>> START Selected excerpt

The convent was filled mainly with ladies of noble birth, who, not having sufficient dower to secure husbands, had—according to the common method of the time—been made nuns, without any special regard to their feelings.

It is not difficult to understand that such an imprisonment of a multitude of women of different ages would produce some woful effects. Any reader of Manzoni's "Promessi Sposi," with its wonderful picture of a noble lady kept in a convent against her will, may have some idea of the rage and despair which must have inspired such assemblages in which pride, pauperism, and the suppression of the instincts of humanity wrought a fearful work.

What this work was is to be seen throughout the middle ages; but it is especially in the sixteenth and seventeenth centuries that we find it frequently taking shape in outbursts of diabolic possession.[1]

In this case at Loudun, the usual evidences of satanic influence appeared. One after another of the inmates fell into convulsions; some showed physical strength apparently supernatural; some a keenness of perception quite as surprising; many howled forth blasphemies and obscenities.

Near the convent dwelt a priest—Urbain Grandier—noted for his brilliancy as a writer and preacher, but careless in his way of living. Several of the nuns had evidently conceived a passion for him, and in their wild rage and despair dwelt upon his name.

In the same city, too, were sundry ecclesiastics and laymen with whom Grandier had been engaged in various petty neighborhood quarrels, and some of these men held the main control of the convent.

>> END Selected excerpt
>> START Data lines

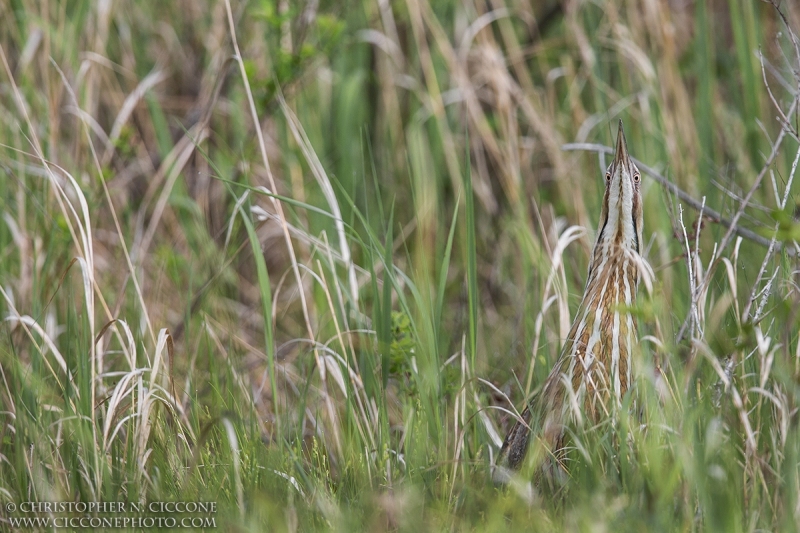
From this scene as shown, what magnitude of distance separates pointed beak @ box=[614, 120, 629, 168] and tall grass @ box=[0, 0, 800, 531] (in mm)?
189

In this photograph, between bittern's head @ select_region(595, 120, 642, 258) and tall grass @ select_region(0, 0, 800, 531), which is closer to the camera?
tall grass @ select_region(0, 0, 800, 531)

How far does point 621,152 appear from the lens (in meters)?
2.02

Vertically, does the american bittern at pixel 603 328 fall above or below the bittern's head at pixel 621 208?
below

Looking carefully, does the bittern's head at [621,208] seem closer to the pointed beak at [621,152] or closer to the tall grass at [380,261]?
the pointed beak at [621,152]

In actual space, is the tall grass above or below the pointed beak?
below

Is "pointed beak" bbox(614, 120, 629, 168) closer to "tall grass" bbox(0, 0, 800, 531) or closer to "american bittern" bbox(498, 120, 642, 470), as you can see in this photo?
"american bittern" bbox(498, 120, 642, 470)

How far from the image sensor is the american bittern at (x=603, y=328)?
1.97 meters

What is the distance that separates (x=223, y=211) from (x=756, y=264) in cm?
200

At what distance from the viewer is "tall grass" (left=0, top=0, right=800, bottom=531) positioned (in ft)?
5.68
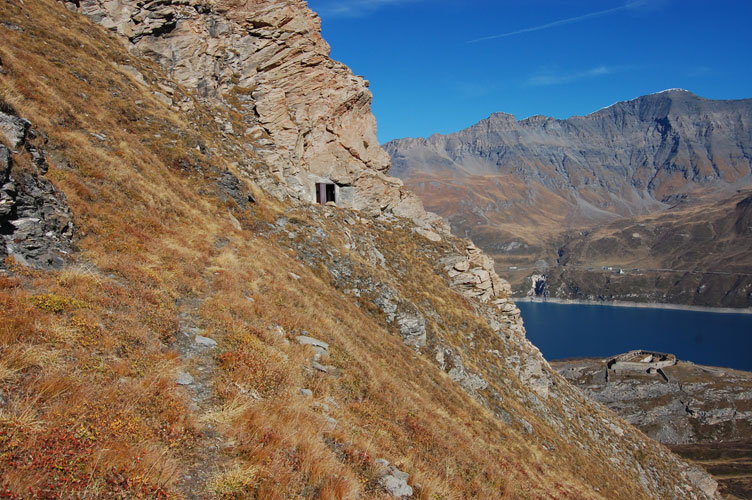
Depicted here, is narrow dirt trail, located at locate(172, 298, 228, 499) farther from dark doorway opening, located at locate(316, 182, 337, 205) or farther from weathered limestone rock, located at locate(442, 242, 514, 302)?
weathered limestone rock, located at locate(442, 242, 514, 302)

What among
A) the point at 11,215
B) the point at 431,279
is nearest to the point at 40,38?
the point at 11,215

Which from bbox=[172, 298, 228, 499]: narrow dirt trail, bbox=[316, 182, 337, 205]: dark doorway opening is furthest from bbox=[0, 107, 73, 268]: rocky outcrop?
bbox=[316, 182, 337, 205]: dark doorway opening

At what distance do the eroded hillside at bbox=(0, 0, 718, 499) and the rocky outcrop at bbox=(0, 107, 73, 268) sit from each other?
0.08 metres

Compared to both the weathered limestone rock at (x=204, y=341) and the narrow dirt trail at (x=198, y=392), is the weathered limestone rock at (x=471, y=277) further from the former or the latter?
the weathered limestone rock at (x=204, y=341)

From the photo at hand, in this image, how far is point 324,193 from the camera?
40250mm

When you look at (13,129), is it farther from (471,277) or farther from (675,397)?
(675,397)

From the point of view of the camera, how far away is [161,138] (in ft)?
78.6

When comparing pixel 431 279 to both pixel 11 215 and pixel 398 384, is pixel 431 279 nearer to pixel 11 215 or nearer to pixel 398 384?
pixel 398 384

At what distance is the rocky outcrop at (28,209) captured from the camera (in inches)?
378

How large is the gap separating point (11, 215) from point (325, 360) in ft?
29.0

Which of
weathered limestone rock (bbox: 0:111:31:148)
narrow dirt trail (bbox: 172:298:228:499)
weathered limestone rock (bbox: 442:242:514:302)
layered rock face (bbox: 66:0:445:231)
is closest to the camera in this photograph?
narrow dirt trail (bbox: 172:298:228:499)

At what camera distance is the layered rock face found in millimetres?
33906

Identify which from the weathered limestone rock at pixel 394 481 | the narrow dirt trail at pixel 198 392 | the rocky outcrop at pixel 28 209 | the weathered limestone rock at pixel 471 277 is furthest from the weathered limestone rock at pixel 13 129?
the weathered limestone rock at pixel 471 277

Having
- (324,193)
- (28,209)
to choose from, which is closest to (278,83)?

>> END Data lines

[Request A] Reproduce the part of the Loudun convent passage that opens with the words containing "The convent was" and closes with "to their feelings.", renaming "dower" as "dowry".
[Request B] Translate this sentence from the Loudun convent passage into French: "In this case at Loudun, the usual evidences of satanic influence appeared."
[Request C] Resume the Loudun convent passage after its final sentence, carrying the account forward in the same style.
These entries are separate material, apart from the passage on the Loudun convent.

[Task output A]
The convent was filled mainly with ladies of noble birth, who, not having sufficient dowry to secure husbands, had—according to the common method of the time—been made nuns, without any special regard to their feelings.

[Task output B] Dans ce cas, à Loudun, apparurent les signes habituels de l'influence satanique.

[Task output C]
Out of this mixture of "possession" within the convent and malignity without it, came a charge that Grandier had bewitched the young women.

The Bishop of Poietiers took up the matter. A trial was held, and it was noted that, whenever Grandier appeared, the "possessed" screamed, shrieked, and showed every sign of diabolic influence. Grandier fought desperately, and appealed to the Archbishop of Bordeaux, De Sourdis. The archbishop ordered a more careful examination, and, on separating the nuns from each other and from certain monks who had been bitterly hostile to Grandier, such glaring discrepancies were found in their testimony that the whole accusation was brought to naught.

But the enemies of Satan and of Grandier did not rest.

  1. On monasteries, as centers of "possession," and hysterical epidemics, see Figuier, "Le Merveilleux," page 40 and following; also Calmeil, Längin, Kirchhof, Maudsley, and others. On similar results from excitement at Protestant meetings in Scotland and camp-meetings in England and America, see Hecker's "Essay," concluding chapters.